Um após o outro, tribunais de vários Estados negaram provimento às ações propostas pela equipe de Trump. Nos Estados em que houve recontagem de votos a pedido do republicano, Trump teve de passar pelo dissabor de ver o número de votos dados a seu oponente aumentar, tornando o falatório do presidente americano cada vez mais patético. O retrato fiel de um mau perdedor.
A eleição do democrata Joe Biden no colégio eleitoral, portanto, foi uma pá de cal na tola tentativa de Trump de deslegitimar o que há mais de um mês já era de conhecimento universal: Trump é um presidente de um único mandato, juntando-se a Herbert Hoover (1929-1933), Jimmy Carter (1977-1981) e George H. W. Bush (1989-1993), ex-presidentes que, nos últimos cem anos, também não conseguiram se reeleger.
Após a confirmação de sua eleição pelo colégio eleitoral, Biden se dirigiu aos americanos para afirmar que “a democracia prevaleceu”, que princípios fundadores do país foram “pressionados, testados e ameaçados”, mas, ao final, mostraram-se hígidos como sempre. “Se alguém não sabia disso antes, nós sabemos agora. O que bate no fundo do coração do povo americano é isso: democracia. O direito de ser ouvido, de ter seu voto contado, de escolher os líderes desta nação, de governar a nós mesmos”, disse o presidente eleito. Particularmente importante é a disposição de Biden de ser “o presidente de todos os americanos”, expressão que reitera a cada discurso e seguramente ajuda a cicatrizar as feridas de uma das eleições mais polarizadas da história americana.

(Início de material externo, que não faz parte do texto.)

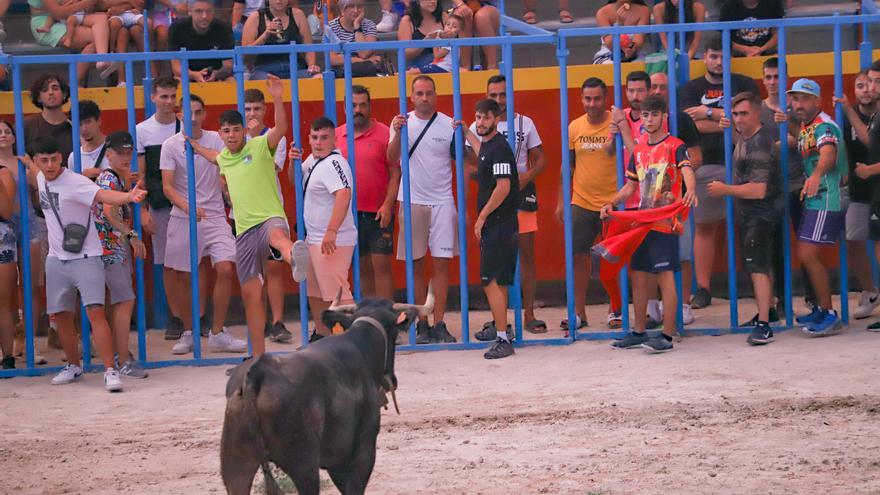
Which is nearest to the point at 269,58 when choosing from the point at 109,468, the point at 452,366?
the point at 452,366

Trump, por sua vez, continua a alegar “fraude” e a não reconhecer a derrota, mas isso já não faz diferença alguma. O líder da maioria no Senado, o republicano Mitch McConnell, veio a público para afirmar que “o colégio eleitoral se pronunciou”, reconhecendo a vitória de Biden e dando a entender que é hora de seu partido virar a página. A transição de governo já está em andamento. No dia 20 de janeiro, o democrata prestará juramento e será empossado presidente, quer Trump queira ou não.
A decisão do colégio eleitoral também levou o presidente Jair Bolsonaro a romper o silêncio e a cumprimentar Biden. Bolsonaro afirmou estar “pronto para trabalhar com o novo governo e dar continuidade à construção de uma aliança Brasil-EUA, na defesa da soberania, da democracia e da liberdade em todo o mundo, assim como na integração econômico-comercial em benefício dos nossos povos”.
Melhor assim. Em que pesem as diferenças entre ambos os presidentes, no que é essencial a relação entre o Brasil e os Estados Unidos não deve mudar. Há muitos interesses comuns às duas maiores democracias das Américas.